**AUFGABE**
Übersetze diesen Satz aus dem Textauszug über bezahlbares Bauen ins Englische: „Die Kosten fürs Bauen steigen, die Nachfrage nach günstigem Wohnraum ist unverändert hoch.“

**ZITIERTER TEXTAUSZUG**
■ ■ ■ ■ ■ ■ ■
„E“ wie einfach. Nachhaltige Häuser bezahlbar bauen
Fachgespräch im Ausschuss für Wohnen, Bau und Verkehr
28. Juni 2022
MÜNCHEN. Die Kosten fürs Bauen steigen, die Nachfrage nach günstigem Wohnraum ist unverändert hoch. Wie sich Bauen einfacher, günstiger und dennoch nachhaltig und klimafreundlich gestalten lässt, um bezahlbare Wohnungen zu schaffen, darüber diskutierte der Bauausschuss mit Fachleuten aus der Branche.
Große Anerkennung erntete dabei eine Initiative der Bayerischen Architektenkammer, die Kostensenkungen im Bau zum Ziel hat. Stadtplaner, Ingenieure, Juristen und Architekten nahmen im Fachgespräch des Ausschusses für Wohnen, Bau und Verkehr Stellung zu der Idee, eine Gebäudeklasse „E“ einzuführen. „E“ steht dabei für „einfach oder Experiment“.
■ ■ ■ ■ ■ ■ ■
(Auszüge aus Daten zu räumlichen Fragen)
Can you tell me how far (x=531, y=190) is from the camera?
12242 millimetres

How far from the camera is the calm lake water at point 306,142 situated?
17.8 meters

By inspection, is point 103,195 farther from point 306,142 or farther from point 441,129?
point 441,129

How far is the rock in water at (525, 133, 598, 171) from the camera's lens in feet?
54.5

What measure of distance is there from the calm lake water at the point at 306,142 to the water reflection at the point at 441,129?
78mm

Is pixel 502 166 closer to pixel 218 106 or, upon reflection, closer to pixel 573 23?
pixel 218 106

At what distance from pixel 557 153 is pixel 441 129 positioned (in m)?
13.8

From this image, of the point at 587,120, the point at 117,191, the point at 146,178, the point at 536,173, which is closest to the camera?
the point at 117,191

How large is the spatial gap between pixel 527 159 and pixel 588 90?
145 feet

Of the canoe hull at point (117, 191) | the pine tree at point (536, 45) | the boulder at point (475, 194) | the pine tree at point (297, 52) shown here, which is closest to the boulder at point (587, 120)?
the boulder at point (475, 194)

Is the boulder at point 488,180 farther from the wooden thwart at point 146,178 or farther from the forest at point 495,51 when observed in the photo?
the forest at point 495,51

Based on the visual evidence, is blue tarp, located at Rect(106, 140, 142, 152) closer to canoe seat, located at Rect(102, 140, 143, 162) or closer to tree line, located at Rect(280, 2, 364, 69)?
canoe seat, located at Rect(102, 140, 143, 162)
■ ■ ■ ■ ■ ■ ■
**SCHRIFTLICHE LÖSUNG**
The cost of building is rising, and demand for affordable housing remains as high as ever.